Using `predict_kernel_ridge()`, fill in the function below to do inference on the entire test set. 

In [None]:
def predict_all(X_tr, y_tr, X_te, lamb, kernel_func, *kernel_func_args):
    """
    """

    N_te = X_te.shape[0]

    K = kernel_matrix(X_tr, kernel_func, *kernel_func_args)
    yK = y_times_K(y_tr, K, lamb)
    
    y_pred = np.zeros((N_te, ), dtype=np.float64)
    for i in range(N_te):
        ### YOUR CODE HERE ###
        y_pred[i] = ...
        ######################
    return y_pred

Let us see the results:

In [None]:
# Test Linear kernel.
lamb = 100

y_pred_lin = predict_all(X_tr, y_tr, X_te, lamb, kernel_linear)
mse_lin = metric_mse(y_te, y_pred_lin)

print('MSE for linear kernel: {:.3f}'.format(mse_lin))

In [None]:
# Test Polynomial kernel.
lamb = 2
d = 2

y_pred_poly = predict_all(X_tr, y_tr, X_te, lamb, kernel_polynomial, d)
mse_poly = metric_mse(y_te, y_pred_poly)

print('MSE for polynomial kernel: {:.3f}'.format(mse_poly))

In [None]:
# Test RBF kernel.
lamb = 0.1
sigma = 50

y_pred_rbf = predict_all(X_tr, y_tr, X_te, lamb, kernel_rbf, sigma)
mse_rbf = metric_mse(y_te, y_pred_rbf)

print('MSE for RBF kernel: {:.3f}'.format(mse_rbf))

# 4. XOR problem

Finally, let us try to construct a kernel from the feature expansion function to solve the XOR problem.
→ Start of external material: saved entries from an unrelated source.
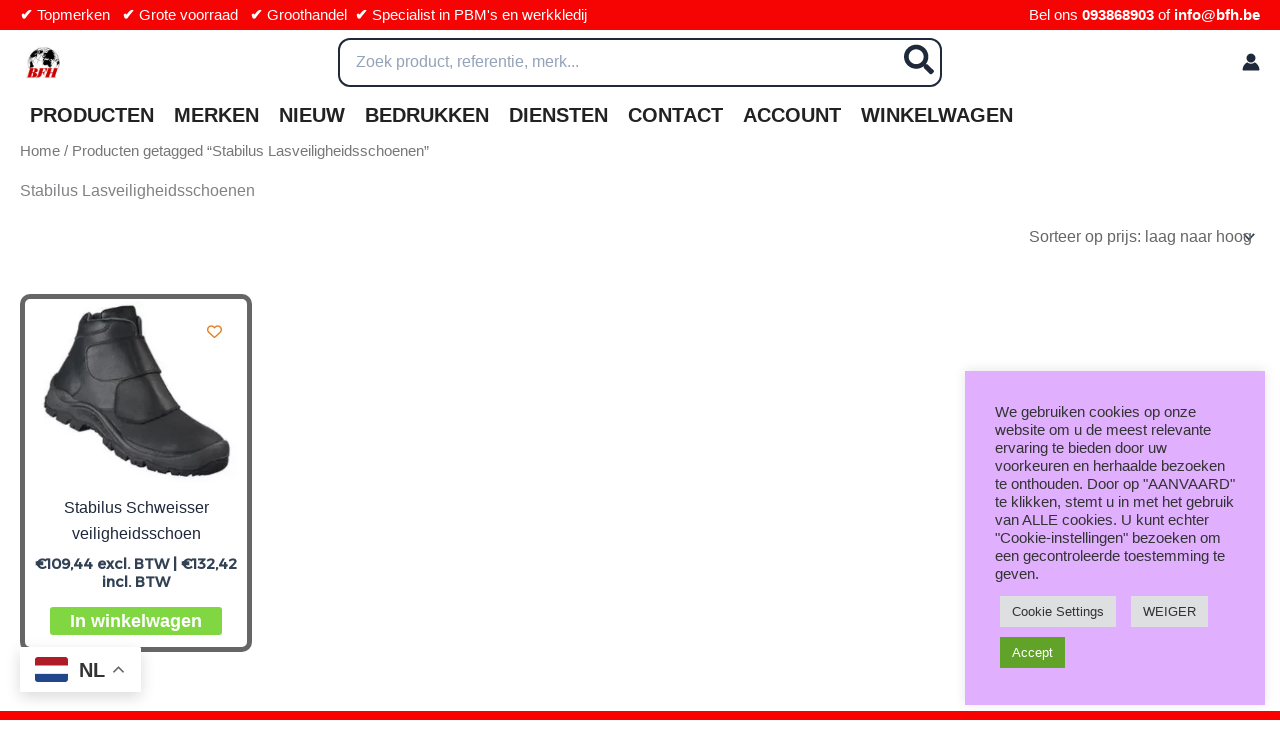

--- FILE ---
content_type: application/javascript; charset=utf-8
request_url: https://searchanise-ef84.kxcdn.com/preload_data.6B2b5x0h2K.js
body_size: 1708
content:
window.Searchanise.preloadedSuggestions=['safety jogger','veiligheidsschoenen leder','safety vest','top swede','elten schoenen','t shirt','elten m','schoenen wit','elten low','handschoen latex','tranemo cantex','overall vo','bril bescherming','pilot jack','refrigue diepvriesparka','elten dames','s3 safety','veiligheid vest','norwear active','qualitex pro mg werkbroek','maddox kids','thermo bodywarmer','brede pasvorm','fluo vest','3m halfgelaatsmasker','norwear werkhandschoen','gilet fluo','jori slim','refrigue diepvries','filter service','elten lex','veiligheid bril','elten boa gtx','lupriflex hunter','elten gtx','veiligheidsschoenen s3 hoog','hi vis','s3 veiligheidsschoen','vlamvertragende hi-vis','handschoen zonder vinger','norwear thermo','instap schoen','howard leight','en iso 20471 klasse 3','exena paride','norwear tropic geitenleder','nbr en388','signalisatie gilet','veiligheidsschoen voor','marten xxsports pro','safety jogger oxysafe','warmte bestendige handschoen','hitte bestendige handschoen','petzl helmen','comfort light','tranemo cantex broek','tychem 2000 c','elten adviser','tranemo las','b seen','fluo t shirt','veiligheidsschoenen base oak','op maat','brand fluo','rban s3','schoenen wit veter','vlamvertragende signalisatie','safety jogger hoog','gtx boa','t shirts','tranemo hemd','electro scherm','schoenen s3 laag','b-brand oor','schoenen wit laag','mullion vest','microflex hi-vis fr','snijbestendige werkhandschoen','norwear race','werkbroek met stretch','renzo mid','sir gomez','base veiligheidsschoen','winter laars','arg-on-arc lashandschoenen','hoge veiligheidsschoen','norwear beaver viborg bodywarmer','helm groen','qualitex winter','fluo groen','safety jogger s1p','thermo ondergoed','las glas','veiligheidsschoen s3 low','kansas icon','stofmasker ffp2','fleece jas','b-seen t-shirt','groene werkhandschoen','jori jo_clean','inuteq bodycool','fluo jas','voss helmen','masker honeywell','peltor optime','hoge veiligheidslaars','ear classic','3m 6000-serie','over correctiebrillen','3m 7000-serie','jsp micro peak','tyvek groen wegwerpoveralls','elten bente','fruit of the loo','en471 signalisatiegilet','norwear jet','las vest','las hemd','red star','x2020 s3','prikbestendige handschoen','fs fit','safety jogger 35 s3','norwear geel','sir veiligheidshelm','mammouth afvalbak','handschoenen norwear','bollé b808bl','tyvek overall','laurenzo mid','optische bril','correctie brillen','jsp mk7','norwear pro 3','veiligheidshelm evolite micro peak','overall vlamvertragend antistatisch','sir stratos 2 valharnas','norwear mastercut werkhandschoenen','norwear mastercut','nood en','payper forest werkbroek','winter laarzen','lamp de','olie absorptie','petz newton','winter handschoenen','safety jogger prodry','b&c 190','b&c e190 t-shirt','to work for s3','to work','tranemo broek','white star','granberg 108.8080 winterhandschoen','s5 laars','multinorm tranemo','schoen maat 34','safety jogger maud','bee swift','knie gel','north werkhandschoen','gaston mille neptune','filters 3m','nitril wegwerphandschoenen','bollé cobra veiligheidsbril','en1149 en343','honeywell sw07','elten maddox','payper sunset','elten renzo','las hel','veiligheidsschoen maat 34','hoge veilig','auboueix iris','veiligheidsschoen base oak','shirt groen','nepal fleece','honeywell veiligheidsbril','pro stofmasker met ventiel','winter pilot jack','masker wegwerp','safety jogger eliane','monitor courage','safety jogger ela','towa air','keter mammouth afvalbak','honeywell avatar','3m filter','safety jogger x2000','maxi foam','schoen wit','atlas anatomic','toe guard','line an','waterdicht broek','sir gomez vlamvertragende signalisatiepolo','b-click c','witte schoen','gehoorkap helm','thermisch ondergoed','regatta professional','exena x','heat af','tranemo protech me','3m fp3 masker','voor helmlamp','jas met kap','masker p1','handschoen nitril foam','prota shell','dunlop laarzen','sweaters van','laarzen reinigen','spill kit','heren stofjassen','schoen met veter','shirt lange mouw','b-click c snijbestendige werkhandschoen','elten renzo veiligheidsschoen','bescherming tegen','to work for','garsport low','mastercut werkhandschoen','beschermende hoofdbescherming','max safety','tranemo jas','abek2p3 filter','schoen overtrek','norwear tom','sander gtx','keter mammouth afvalbakken','clipper tex','b-click c handschoenen','tranemo plus','etna veiligheidsschoen','solid gear','schoenen wit safety jogger','schoenen wit hoog','hoge veiligheidsschoen s3','fluo werkvest','hoge veiligheidsschoenen','cat pneumatic 2.0 brown','koudebestendige werkhandschoenen','las helm','bollé contour','handschoenen grip flex','t-shirt vlamvertragende','north handschoenen','safety jogger james','b-brand gehoorkap','snijbestendige handschoenen voor','elten sander','elten miles','to work for urban','handschoenen maxicut','werkbroek dames','honeywell masker','bescherming rook','lowa renegade','norwear thermo onderhemd','elten maverick'];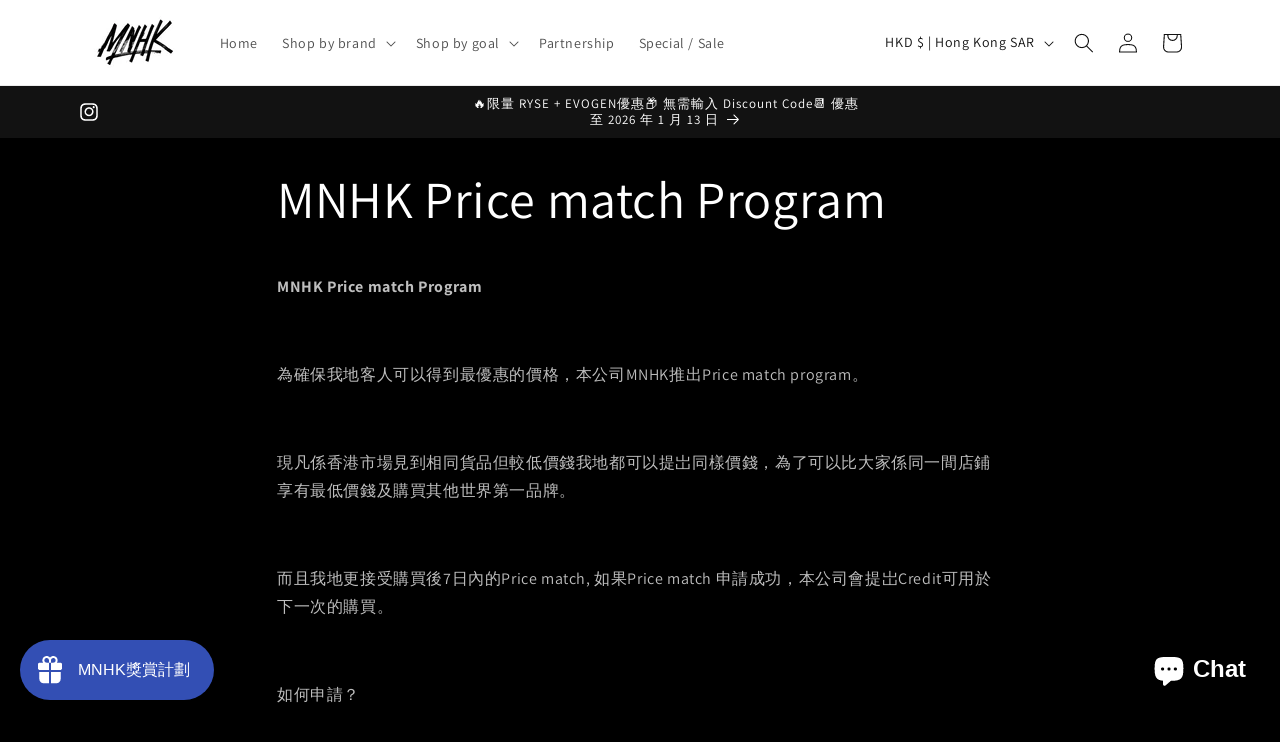

--- FILE ---
content_type: text/javascript
request_url: https://cdn.shopify.com/s/files/1/0586/4931/3322/t/1/assets/loy_58649313322.js?v=1753691712&shop=44f3e1-2.myshopify.com
body_size: -471
content:
var time = parseInt(new Date().getTime());
localStorage.setItem("ba_msg_active", time);
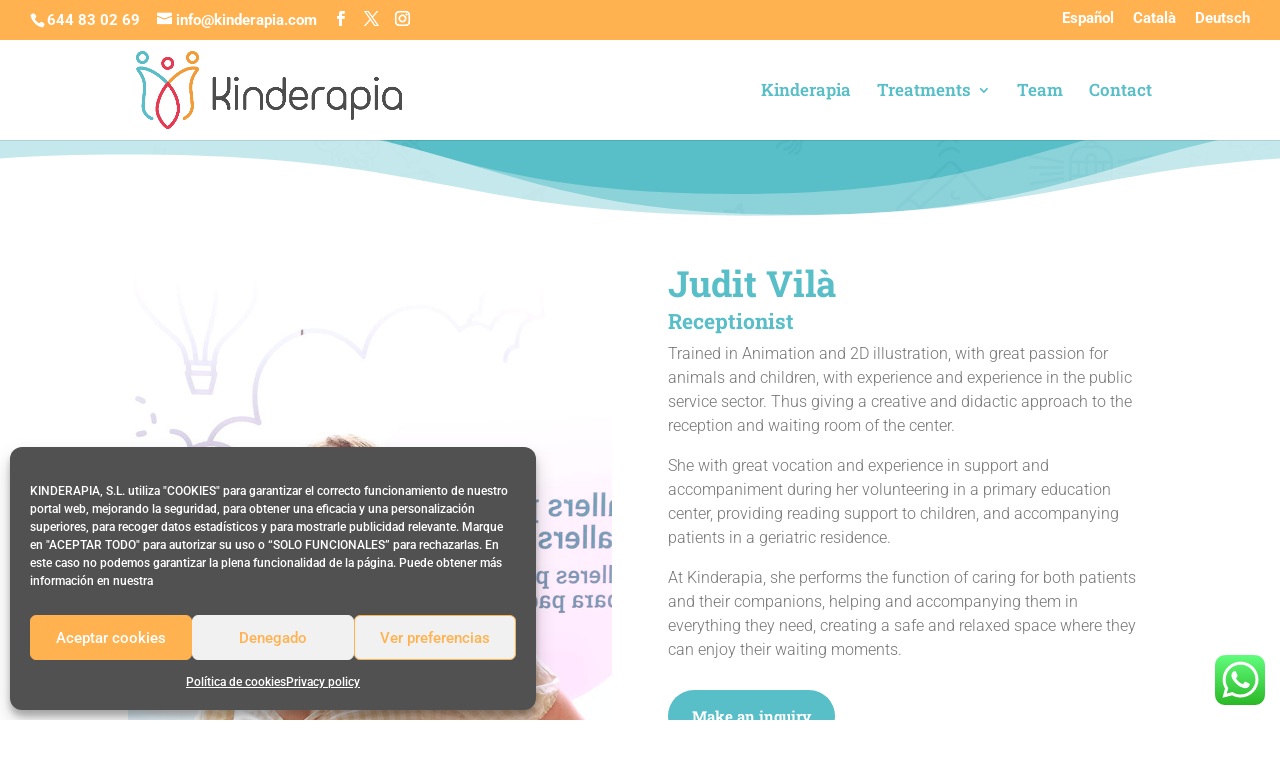

--- FILE ---
content_type: text/javascript
request_url: https://kinderapia.com/wp-content/uploads/wtfdivi/en/wp_footer.js?ver=1563351439
body_size: 35
content:
jQuery(function($){$('#et-info-phone').wrap(function(){var num='93 782 90 79';num=num.replace(/[^0-9+]+/g,'-');num=num.replace(/^[-]|[-]$/g,'');return'<a href="tel:'+num+'"></a>';});});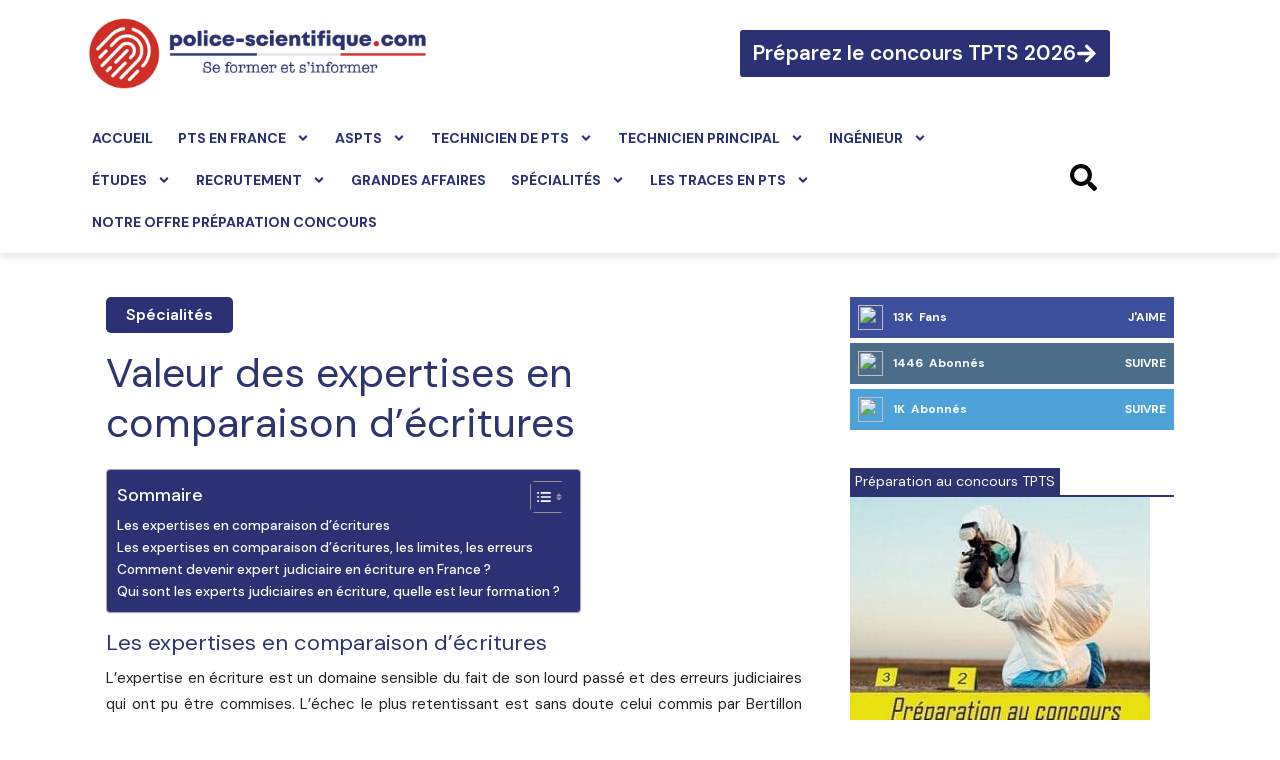

--- FILE ---
content_type: text/css
request_url: https://cdn-ehjbl.nitrocdn.com/KtFVOpDoruSSjEhZkTbDaNvdWzLctBTT/assets/static/optimized/rev-765b3d4/www.police-scientifique.com/externalFontFace/nitro-min-noimport-16ab6d83a514cd43157e5f8e38ca9a04-stylesheet.css
body_size: 424
content:
@font-face{font-family:"multipurpose";src:url("https://cdn-ehjbl.nitrocdn.com/KtFVOpDoruSSjEhZkTbDaNvdWzLctBTT/assets/static/source/rev-765b3d4/www.police-scientifique.com/wp-content/plugins/td-composer/td-multi-purpose/images/icons/f08b5b497ee19b6ea07a9401177a9b02.multipurpose.eot");src:url("https://cdn-ehjbl.nitrocdn.com/KtFVOpDoruSSjEhZkTbDaNvdWzLctBTT/assets/static/source/rev-765b3d4/www.police-scientifique.com/wp-content/plugins/td-composer/td-multi-purpose/images/icons/f08b5b497ee19b6ea07a9401177a9b02.multipurpose.ttf") format("truetype");font-weight:normal;font-style:normal;font-display:swap}@font-face{font-family:vcpb-plugin-icons;src:url("https://cdn-ehjbl.nitrocdn.com/KtFVOpDoruSSjEhZkTbDaNvdWzLctBTT/assets/static/source/rev-765b3d4/www.police-scientifique.com/wp-content/plugins/js_composer/assets/fonts/vc_icons_v3/fonts/412d1603573d178d7d84a128387e55eb.vcpb-plugin-icons.eot");src:url("https://cdn-ehjbl.nitrocdn.com/KtFVOpDoruSSjEhZkTbDaNvdWzLctBTT/assets/static/source/rev-765b3d4/www.police-scientifique.com/wp-content/plugins/js_composer/assets/fonts/vc_icons_v3/fonts/412d1603573d178d7d84a128387e55eb.vcpb-plugin-icons.ttf") format("truetype");font-weight:400;font-style:normal;font-display:swap}@font-face{font-family:vc_grid_v1;src:url("https://cdn-ehjbl.nitrocdn.com/KtFVOpDoruSSjEhZkTbDaNvdWzLctBTT/assets/static/source/rev-765b3d4/www.police-scientifique.com/wp-content/plugins/js_composer/assets/fonts/vc_grid/7d8f984b0b77ebbe2bf2f8d61b68a585.vc_grid_v1.eot");src:url("https://cdn-ehjbl.nitrocdn.com/KtFVOpDoruSSjEhZkTbDaNvdWzLctBTT/assets/static/source/rev-765b3d4/www.police-scientifique.com/wp-content/plugins/js_composer/assets/fonts/vc_grid/7d8f984b0b77ebbe2bf2f8d61b68a585.vc_grid_v1.ttf") format("truetype");font-weight:400;font-style:normal;font-display:swap}@font-face{font-family:"newspaper-icons";src:url("https://cdn-ehjbl.nitrocdn.com/KtFVOpDoruSSjEhZkTbDaNvdWzLctBTT/assets/static/source/rev-765b3d4/www.police-scientifique.com/wp-content/plugins/td-composer/legacy/Newspaper/assets/images/icons/bcb8c4703eae71d5d05c0a6eec1f7daa.newspaper-icons.eot");src:url("https://cdn-ehjbl.nitrocdn.com/KtFVOpDoruSSjEhZkTbDaNvdWzLctBTT/assets/static/source/rev-765b3d4/www.police-scientifique.com/wp-content/plugins/td-composer/legacy/Newspaper/assets/images/icons/bcb8c4703eae71d5d05c0a6eec1f7daa.newspaper-icons.ttf") format("truetype");font-weight:normal;font-style:normal;font-display:swap}@font-face{font-family:elementskit;src:url("https://cdn-ehjbl.nitrocdn.com/KtFVOpDoruSSjEhZkTbDaNvdWzLctBTT/assets/static/source/rev-765b3d4/www.police-scientifique.com/wp-content/plugins/elementskit-lite/modules/elementskit-icon-pack/assets/fonts/0993e8fccd36a1ffa1365b497fb7d177.elementskit.woff") format("woff");font-weight:400;font-style:normal;font-display:swap}

--- FILE ---
content_type: text/css
request_url: https://cdn-ehjbl.nitrocdn.com/KtFVOpDoruSSjEhZkTbDaNvdWzLctBTT/assets/static/optimized/rev-765b3d4/www.police-scientifique.com/externalFontFace/nitro-min-noimport-16ab6d83a514cd43157e5f8e38ca9a04-stylesheet.css
body_size: 234
content:
@font-face{font-family:"multipurpose";src:url("https://cdn-ehjbl.nitrocdn.com/KtFVOpDoruSSjEhZkTbDaNvdWzLctBTT/assets/static/source/rev-765b3d4/www.police-scientifique.com/wp-content/plugins/td-composer/td-multi-purpose/images/icons/f08b5b497ee19b6ea07a9401177a9b02.multipurpose.eot");src:url("https://cdn-ehjbl.nitrocdn.com/KtFVOpDoruSSjEhZkTbDaNvdWzLctBTT/assets/static/source/rev-765b3d4/www.police-scientifique.com/wp-content/plugins/td-composer/td-multi-purpose/images/icons/f08b5b497ee19b6ea07a9401177a9b02.multipurpose.ttf") format("truetype");font-weight:normal;font-style:normal;font-display:swap}@font-face{font-family:vcpb-plugin-icons;src:url("https://cdn-ehjbl.nitrocdn.com/KtFVOpDoruSSjEhZkTbDaNvdWzLctBTT/assets/static/source/rev-765b3d4/www.police-scientifique.com/wp-content/plugins/js_composer/assets/fonts/vc_icons_v3/fonts/412d1603573d178d7d84a128387e55eb.vcpb-plugin-icons.eot");src:url("https://cdn-ehjbl.nitrocdn.com/KtFVOpDoruSSjEhZkTbDaNvdWzLctBTT/assets/static/source/rev-765b3d4/www.police-scientifique.com/wp-content/plugins/js_composer/assets/fonts/vc_icons_v3/fonts/412d1603573d178d7d84a128387e55eb.vcpb-plugin-icons.ttf") format("truetype");font-weight:400;font-style:normal;font-display:swap}@font-face{font-family:vc_grid_v1;src:url("https://cdn-ehjbl.nitrocdn.com/KtFVOpDoruSSjEhZkTbDaNvdWzLctBTT/assets/static/source/rev-765b3d4/www.police-scientifique.com/wp-content/plugins/js_composer/assets/fonts/vc_grid/7d8f984b0b77ebbe2bf2f8d61b68a585.vc_grid_v1.eot");src:url("https://cdn-ehjbl.nitrocdn.com/KtFVOpDoruSSjEhZkTbDaNvdWzLctBTT/assets/static/source/rev-765b3d4/www.police-scientifique.com/wp-content/plugins/js_composer/assets/fonts/vc_grid/7d8f984b0b77ebbe2bf2f8d61b68a585.vc_grid_v1.ttf") format("truetype");font-weight:400;font-style:normal;font-display:swap}@font-face{font-family:"newspaper-icons";src:url("https://cdn-ehjbl.nitrocdn.com/KtFVOpDoruSSjEhZkTbDaNvdWzLctBTT/assets/static/source/rev-765b3d4/www.police-scientifique.com/wp-content/plugins/td-composer/legacy/Newspaper/assets/images/icons/bcb8c4703eae71d5d05c0a6eec1f7daa.newspaper-icons.eot");src:url("https://cdn-ehjbl.nitrocdn.com/KtFVOpDoruSSjEhZkTbDaNvdWzLctBTT/assets/static/source/rev-765b3d4/www.police-scientifique.com/wp-content/plugins/td-composer/legacy/Newspaper/assets/images/icons/bcb8c4703eae71d5d05c0a6eec1f7daa.newspaper-icons.ttf") format("truetype");font-weight:normal;font-style:normal;font-display:swap}@font-face{font-family:elementskit;src:url("https://cdn-ehjbl.nitrocdn.com/KtFVOpDoruSSjEhZkTbDaNvdWzLctBTT/assets/static/source/rev-765b3d4/www.police-scientifique.com/wp-content/plugins/elementskit-lite/modules/elementskit-icon-pack/assets/fonts/0993e8fccd36a1ffa1365b497fb7d177.elementskit.woff") format("woff");font-weight:400;font-style:normal;font-display:swap}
Let us define the following toy data set:

In [None]:
def simData():
    """construct a XOR problem toy data set"""
    X = np.array([[0,0,1,1],[1,0,1,0]]).T
    y = np.array([1,0,0,1])
    
    return X, y

**Question:**
* Does training a logistic regression on this data set converge? Why (not)?
    
Use the provided function `plot3Dscatter` to plot the given data set.  
* Consider the function $\phi(\mathbf{x_1}): {\rm I\!R}^d \xrightarrow{} {\rm I\!R}^m, \left[ x_{11},x_{12}\right] \xrightarrow{} \left[ x_{11}^2, x_{12}^2, \sqrt{2} x_{11} x_{12} \right]$ for $\mathbf{x} \in X$ and $d=2,m=3$. Write a function `transform_data` that transforms the given data set accordingly. 


Please fill in the function `transform_data` below:

In [None]:
from plots import plot3Dscatter

def transform_data(X):
    """transform the given data set"""
    
    transformed_X = X.copy()
    
    ### YOUR CODE HERE ###
    transformed_X = ...
    ######################
    return transformed_X

X, y = simData()
plot3Dscatter(X)
plot3Dscatter(transform_data(X))

**Question:**  
* Show that the kernel $k(\mathbf{x_1},\mathbf{x_2}) = (\mathbf{x_1}^T\mathbf{x_2})^2$ implicitly specifies the feature transformation $\phi(\mathbf{x_1}) = \left[ x_{11}^2, x_{12}^2, \sqrt{2} x_{11} x_{12} \right]$ of section 3.1.